- Born: Leonard Alex Engelman May 9, 1941
- Died: August 1, 2024 (aged 83) Los Angeles, California, U.S.
- Occupation: Make-up artist

= Leonard Engelman =

American makeup artist (1941–2024)

Leonard Alex Engelman (May 9, 1941 – August 1, 2024) was an American make-up artist. He worked on the films Cat People (1982), Ghostbusters (1984), Beverly Hills Cop (1984), Rocky IV (1985), and How the Grinch Stole Christmas (2000), and the television programs Cagney & Lacey (1982) and The Shield (2004–2005).

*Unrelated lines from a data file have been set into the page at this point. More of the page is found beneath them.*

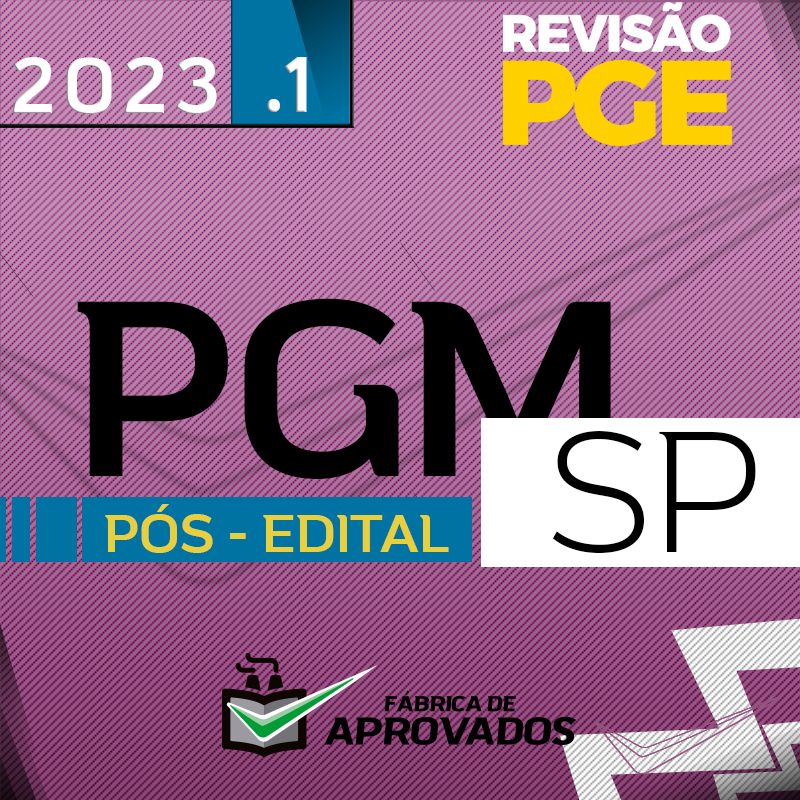 PGM | SP – Pós Edital – Procurador da Cidade de São Paulo - 2023 - Revisão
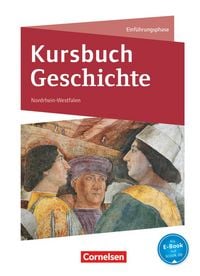 Produktbild: Kursbuch Geschichte - Nordrhein-Westfalen - Ausgabe ab 2014 - Einf&uuml;hrungsphase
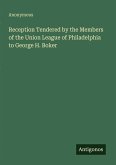 Reception Tendered by the Members of the Union League of Philadelphia to George H. Boker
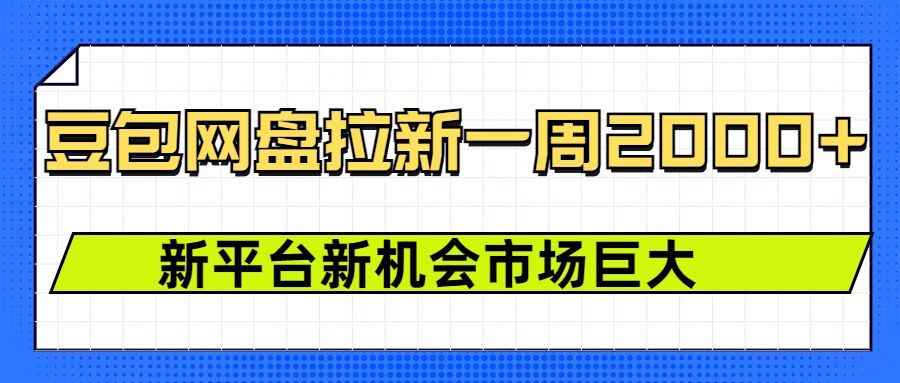豆包网盘拉新，一周2k，新平台新机会-小鹏项目网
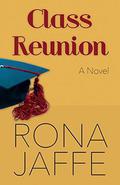 Class Reunion: A Novel by Rona Jaffe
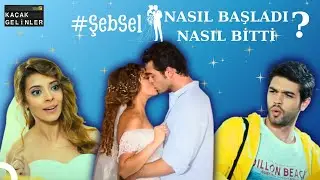#ŞebSel Aşkı 💙 Nasıl Başladı Nasıl Bitti? | Ka&ccedil;ak Gelinler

Engelman was Cher's personal make-up artist, and he worked with her on the films Moonstruck (1987) and Tea with Mussolini (1999), as well as photo shoots. He served as a vice president and board member for the Academy of Motion Picture Arts and Sciences. He was nominated for two Primetime Emmy Awards for Outstanding Make-Up: one in 1972 for the episode "Pickman's Model" of Night Gallery and one in 2001 for Jackie Bouvier Kennedy Onassis. He received a Lifetime Achievement Award at the 2017 Make-Up Artists and Hair Stylists Guild Awards.

Engelman died at Northridge Hospital Medical Center in Los Angeles, on August 1, 2024, at the age of 83.

At the 97th Academy Awards, his name was mentioned in the In Memoriam section.